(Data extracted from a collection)
= = = = = = =
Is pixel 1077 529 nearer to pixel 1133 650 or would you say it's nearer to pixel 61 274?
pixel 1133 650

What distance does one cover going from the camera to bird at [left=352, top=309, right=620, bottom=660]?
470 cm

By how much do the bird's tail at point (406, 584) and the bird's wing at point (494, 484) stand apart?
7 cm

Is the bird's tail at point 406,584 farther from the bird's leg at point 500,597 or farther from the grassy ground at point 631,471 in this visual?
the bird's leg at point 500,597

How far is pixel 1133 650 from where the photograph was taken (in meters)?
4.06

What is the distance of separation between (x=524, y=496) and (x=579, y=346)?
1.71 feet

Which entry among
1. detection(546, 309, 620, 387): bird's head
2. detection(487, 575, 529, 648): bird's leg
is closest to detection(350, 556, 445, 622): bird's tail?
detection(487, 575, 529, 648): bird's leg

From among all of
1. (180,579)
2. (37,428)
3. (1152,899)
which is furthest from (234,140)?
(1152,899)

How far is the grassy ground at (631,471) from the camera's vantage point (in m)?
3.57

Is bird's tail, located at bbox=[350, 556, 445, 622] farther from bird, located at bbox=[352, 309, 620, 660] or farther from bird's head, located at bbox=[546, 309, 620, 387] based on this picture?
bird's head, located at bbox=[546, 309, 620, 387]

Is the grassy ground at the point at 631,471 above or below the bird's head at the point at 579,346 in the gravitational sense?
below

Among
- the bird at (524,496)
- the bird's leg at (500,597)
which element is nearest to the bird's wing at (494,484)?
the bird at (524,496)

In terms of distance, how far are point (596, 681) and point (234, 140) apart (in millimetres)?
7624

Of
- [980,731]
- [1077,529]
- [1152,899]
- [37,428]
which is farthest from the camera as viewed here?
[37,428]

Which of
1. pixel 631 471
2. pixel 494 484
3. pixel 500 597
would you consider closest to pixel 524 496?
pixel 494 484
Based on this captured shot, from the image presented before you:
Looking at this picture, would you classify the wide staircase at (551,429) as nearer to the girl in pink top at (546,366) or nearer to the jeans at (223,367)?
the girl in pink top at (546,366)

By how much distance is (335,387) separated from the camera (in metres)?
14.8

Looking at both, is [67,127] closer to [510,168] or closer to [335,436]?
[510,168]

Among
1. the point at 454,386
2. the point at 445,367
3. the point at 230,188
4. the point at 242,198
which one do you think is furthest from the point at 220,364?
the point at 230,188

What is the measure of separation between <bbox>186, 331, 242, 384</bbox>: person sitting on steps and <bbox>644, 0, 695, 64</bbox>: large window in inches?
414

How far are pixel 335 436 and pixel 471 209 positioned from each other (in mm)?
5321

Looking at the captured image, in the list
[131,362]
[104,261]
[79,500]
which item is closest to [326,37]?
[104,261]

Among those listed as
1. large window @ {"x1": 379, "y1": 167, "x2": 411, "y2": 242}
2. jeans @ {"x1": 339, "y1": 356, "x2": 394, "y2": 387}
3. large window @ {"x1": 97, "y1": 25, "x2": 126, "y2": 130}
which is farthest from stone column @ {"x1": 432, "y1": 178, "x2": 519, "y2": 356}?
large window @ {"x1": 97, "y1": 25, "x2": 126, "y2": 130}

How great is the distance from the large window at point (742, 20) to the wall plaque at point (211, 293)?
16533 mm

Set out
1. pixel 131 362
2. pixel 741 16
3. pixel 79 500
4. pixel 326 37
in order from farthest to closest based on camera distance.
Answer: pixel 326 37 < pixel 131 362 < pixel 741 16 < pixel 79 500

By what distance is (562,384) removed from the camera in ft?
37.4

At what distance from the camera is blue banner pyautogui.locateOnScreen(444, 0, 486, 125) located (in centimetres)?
= = = = = = =
Task instructions: Reproduce all of the records exactly.

Expected answer:
Is pixel 1077 529 nearer to pixel 1133 650 or would you say it's nearer to pixel 61 274?
pixel 1133 650

What distance does one cover going from the camera to bird at [left=352, top=309, right=620, bottom=660]?
470 cm

By how much do the bird's tail at point (406, 584) and the bird's wing at point (494, 484) stand apart?
7 cm

Is the bird's tail at point 406,584 farther from the bird's leg at point 500,597 or farther from the grassy ground at point 631,471 in this visual?
the bird's leg at point 500,597

How far is pixel 1133 650 from where the photograph was taken (in meters)?
4.06

What is the distance of separation between (x=524, y=496) and (x=579, y=346)?
1.71 feet

Which entry among
1. detection(546, 309, 620, 387): bird's head
2. detection(487, 575, 529, 648): bird's leg
is closest to detection(350, 556, 445, 622): bird's tail?
detection(487, 575, 529, 648): bird's leg

From among all of
1. (180,579)
2. (37,428)
3. (1152,899)
which is furthest from (234,140)?
(1152,899)

How far is the grassy ground at (631,471) from the camera's vantage point (in m)?
3.57

Is bird's tail, located at bbox=[350, 556, 445, 622] farther from bird, located at bbox=[352, 309, 620, 660] or farther from bird's head, located at bbox=[546, 309, 620, 387] based on this picture?
bird's head, located at bbox=[546, 309, 620, 387]

Is the grassy ground at the point at 631,471 above or below the bird's head at the point at 579,346 in the gravitational sense?
below

Among
- the bird at (524,496)
- the bird's leg at (500,597)
which element is nearest to the bird's wing at (494,484)?
the bird at (524,496)

In terms of distance, how far are point (596, 681) and point (234, 140) apart (in millimetres)?
7624

Of
- [980,731]
- [1077,529]
- [1152,899]
- [37,428]
which is farthest from the camera as viewed here?
[37,428]

Which of
1. pixel 631 471
2. pixel 494 484
3. pixel 500 597
would you consider closest to pixel 524 496?
pixel 494 484
Based on this captured shot, from the image presented before you:
Looking at this picture, would you classify the wide staircase at (551,429) as nearer to the girl in pink top at (546,366) or nearer to the jeans at (223,367)?
the girl in pink top at (546,366)

By how much distance is (335,387) separated from the camera (in metres)?
14.8

Looking at both, is [67,127] closer to [510,168] or closer to [335,436]?
[510,168]

Among
1. the point at 454,386
2. the point at 445,367
3. the point at 230,188
4. the point at 242,198
which one do you think is furthest from the point at 220,364?
the point at 230,188

What is the measure of separation between <bbox>186, 331, 242, 384</bbox>: person sitting on steps and <bbox>644, 0, 695, 64</bbox>: large window in inches?
414

How far are pixel 335 436 and pixel 471 209 positioned from each other (in mm)?
5321

Looking at the captured image, in the list
[131,362]
[104,261]
[79,500]
which item is closest to [326,37]?
[104,261]

Among those listed as
1. large window @ {"x1": 379, "y1": 167, "x2": 411, "y2": 242}
2. jeans @ {"x1": 339, "y1": 356, "x2": 394, "y2": 387}
3. large window @ {"x1": 97, "y1": 25, "x2": 126, "y2": 130}
which is farthest from stone column @ {"x1": 432, "y1": 178, "x2": 519, "y2": 356}?
large window @ {"x1": 97, "y1": 25, "x2": 126, "y2": 130}

How great is the distance from the large window at point (742, 20) to the wall plaque at point (211, 293)?
16533 mm

Set out
1. pixel 131 362
2. pixel 741 16
3. pixel 79 500
4. pixel 326 37
in order from farthest to closest based on camera distance.
Answer: pixel 326 37 < pixel 131 362 < pixel 741 16 < pixel 79 500

By what distance is (562,384) removed from the camera in ft?
37.4

At what distance from the camera is blue banner pyautogui.locateOnScreen(444, 0, 486, 125) located (in centimetres)?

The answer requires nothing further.